Is US Health Care Broken?

One of the arguments made by proponents of health care reform is that the US system of health care is clearly broken because we pay so much more than other countries for health care and have worse results. Indeed, the overall statistics bear this out. We spend twice as much per capita and have lower life expectancies and higher infant mortality rates. Is this not proof of the need for change? Perhaps not if we look at individual results instead of averages. Suppose both Rich and Joe are dying. It would cost $100,000 in medical costs to extend Rich's life by one year while it would only take $50,000 to extend Joe's life by two years. From an overall statistical perspective, it would make more sense to save Joe's life. But what if Rich has $100,000 and Joe is broke. Rich might prefer to spend his money to save has own life, and the only way to save Joe is to forcibly take Rich's money from him through taxes in order to pay for Joe's treatments.

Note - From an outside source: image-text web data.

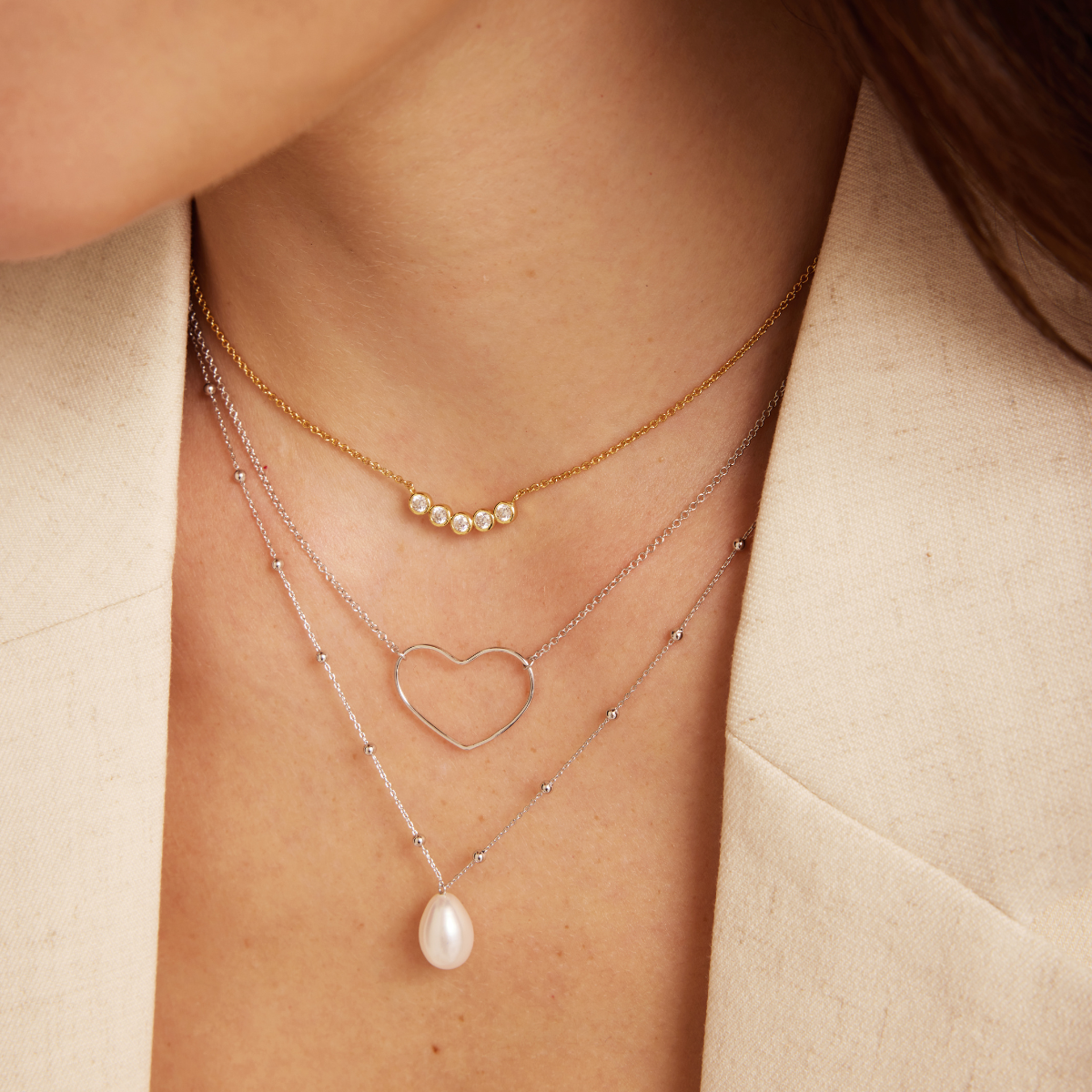 Necklace Love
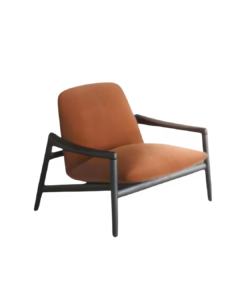 Line Arm Chair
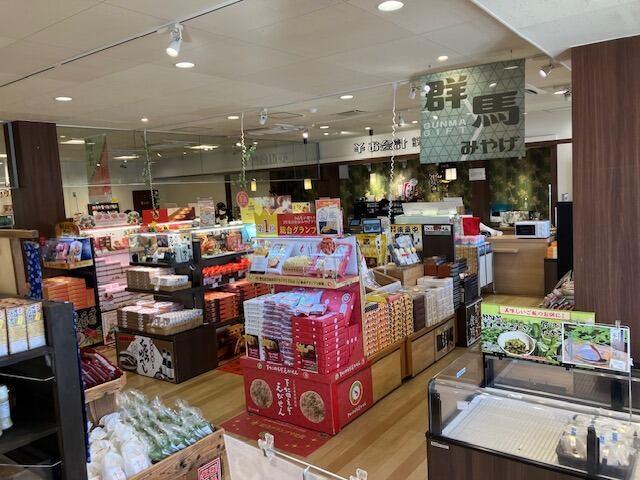 赤城高原SA店売店の仕事画像1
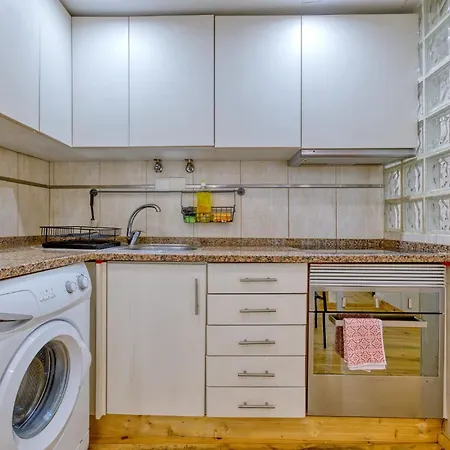 - Heart Of Appartement Lissabon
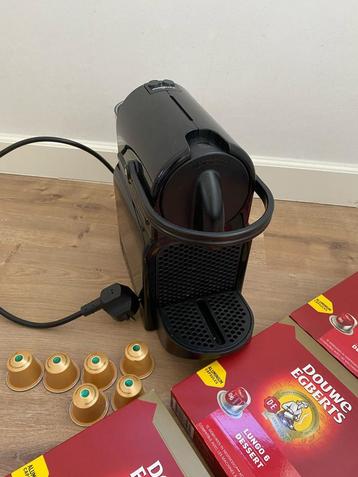 Nespresso magimix, Enlèvement, Comme neuf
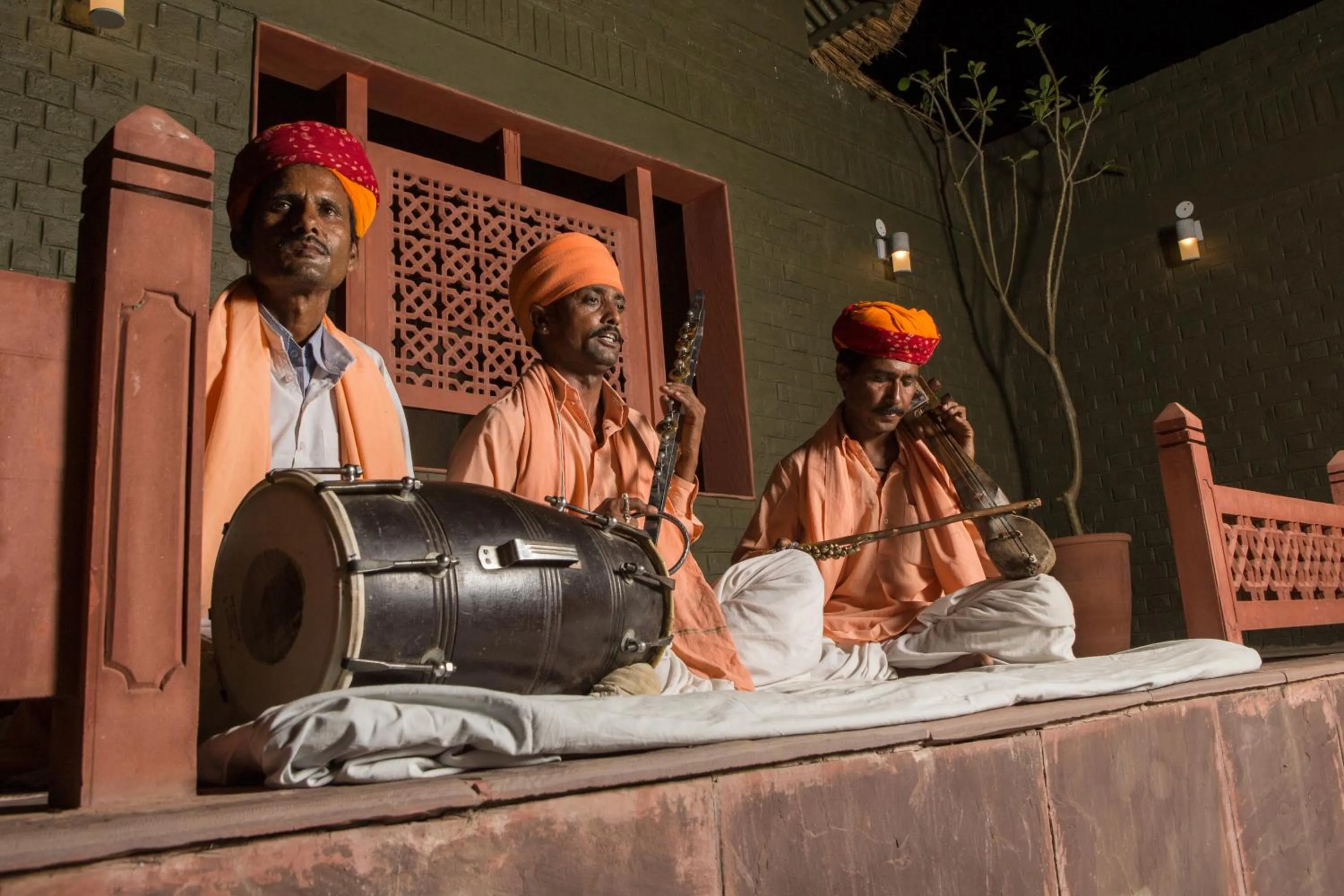 Entertainment in Vanaashrya Resort and Spa Sariska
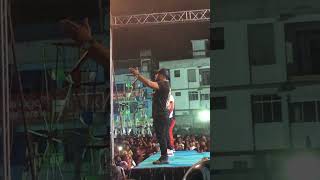 diwrala pawasanna live performance  centigradz  horana ice cream fest [upl. by Dlorag236]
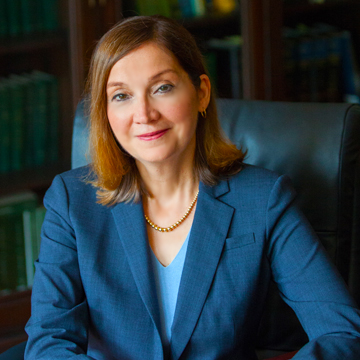 Susan Herczeg portrait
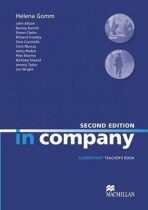 In Company Elementary 2nd Ed.: Teacher´s Book - Pete Sharma, Simon Clarke, ...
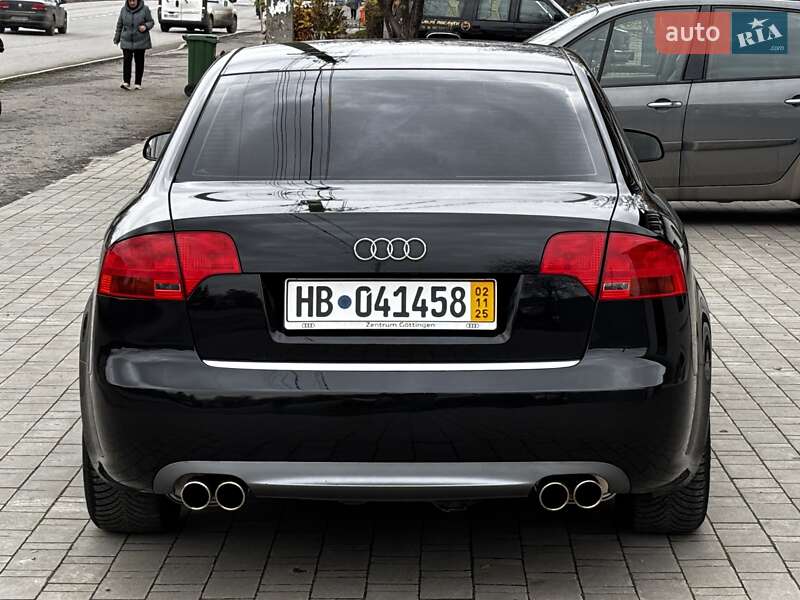 Седан Audi A4 2008 в Красилові фото 17 Седан Audi A4 2008 в Красилові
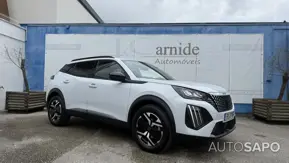 Peugeot 2008 1.2 PureTech Allure Pack EAT8 de 2024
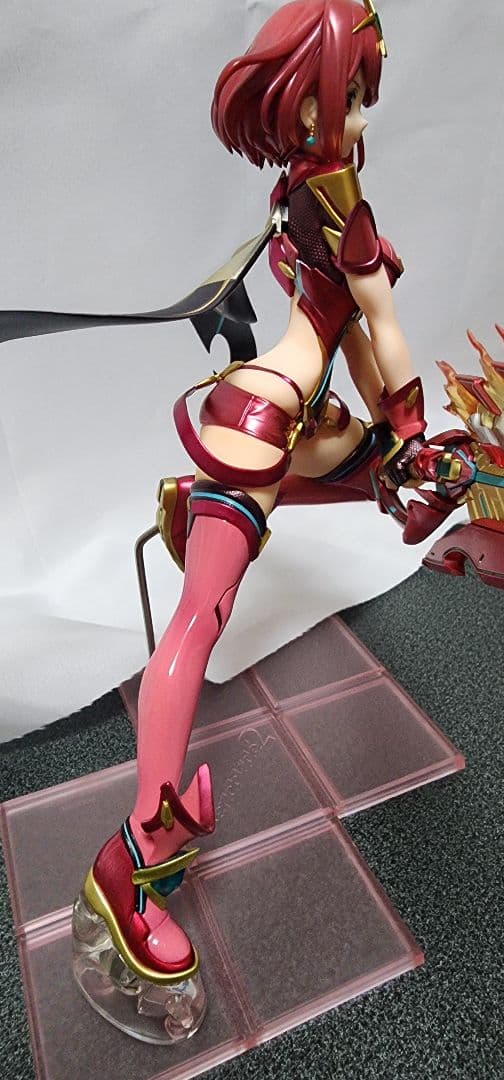 ゼノブレイド2 ホムラ ヒカリ フィギュア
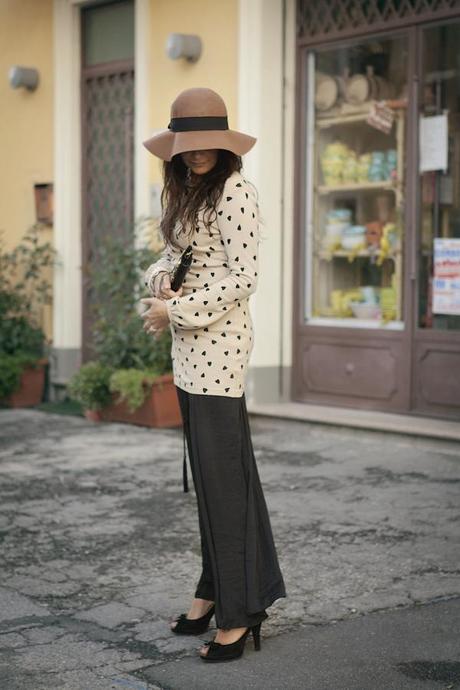 Another place, another time, the same love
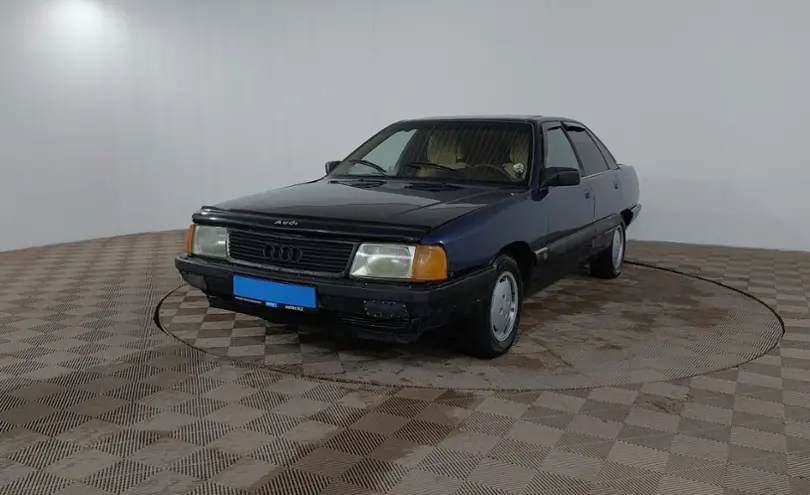 Audi 100 1987 года за 700 000 тг. в Шымкент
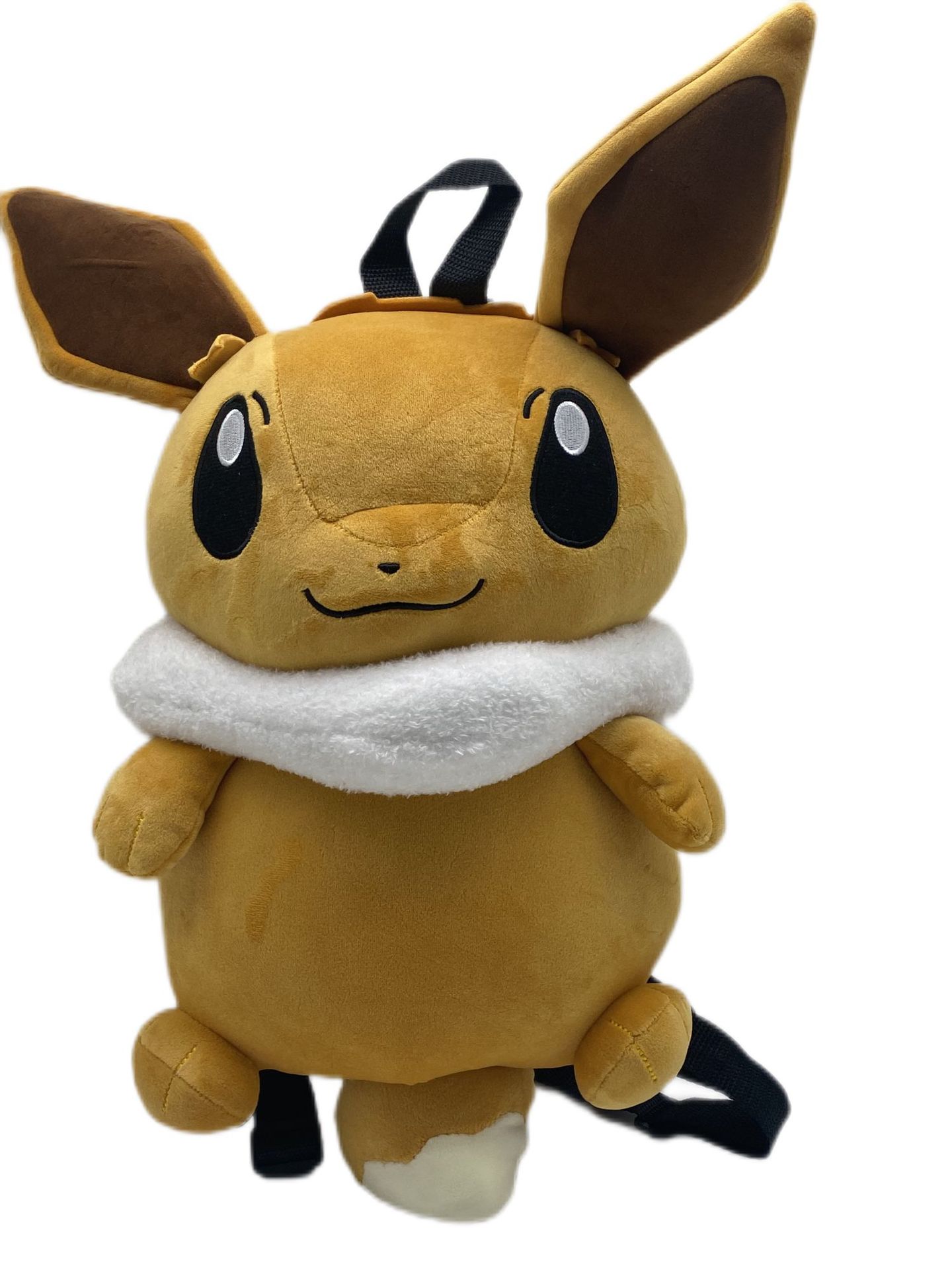 Gran mochila Geng Ghost Fan Q Kabi bestia lindo bolsa de los niños kindergarten peluche juguete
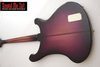 Rickenbacker 4001/4 Refin, Purpleburst: Full Instrument - Rear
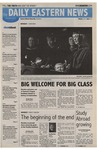 Daily Eastern News: August 30, 2006 by Eastern Illinois University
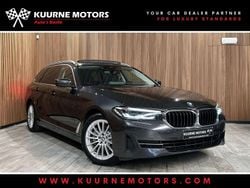 Gris Utilisé 2021 BMW 530e Sport Line Break | 29 900 € (Bon prix)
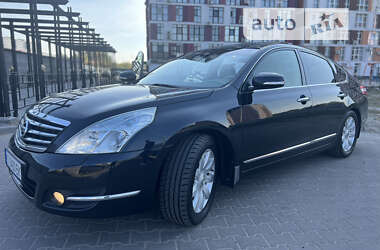 Седан Nissan Teana 2011 в Киеве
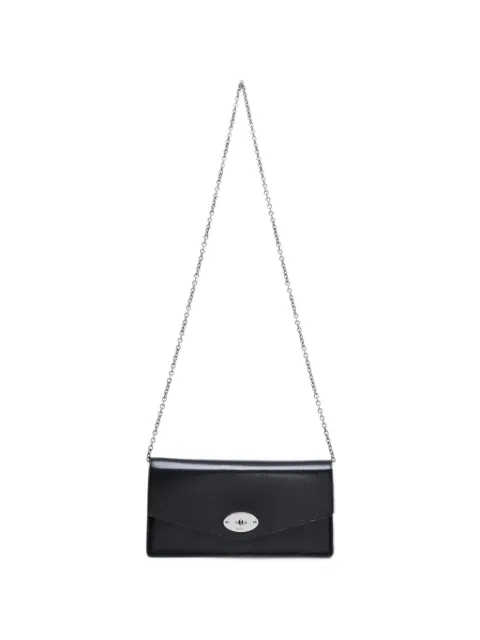 Mulberry Darley leather crossbody bag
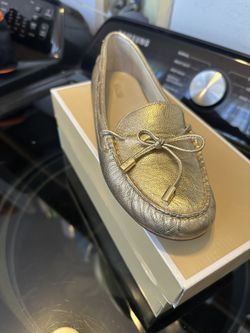 Michael Kors 8m Pale Gold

While this might benefit Joe, Rich is now dead and out $50,000.
So, is this reflective of our current situation? Evidence indicates that this does play a role. While our overall spending is high and our overall results are low, if the results are broken down into subgroups the picture changes. Life Expectancy of Whites and Asian-Americans are inline with European and Asian averages while the life expectancy of African-Americans is lower than the life expectancy of other ethnic groups in the US, it is higher than the life expectancy in African nations, although this is not necessarily a fair comparison.
This is the health care debate in a nutshell. Many people I know and respect believe that health care should not be determined by how much money a person has and that it is fair and preferable that health care should be allocated on the basis of need while the costs of those resources should be borne by the people who can pay. Such a system would indeed lower costs and improve overall results. I would take the opposing view that it is an individual's right to allocate their wealth in a manner of their own choosing.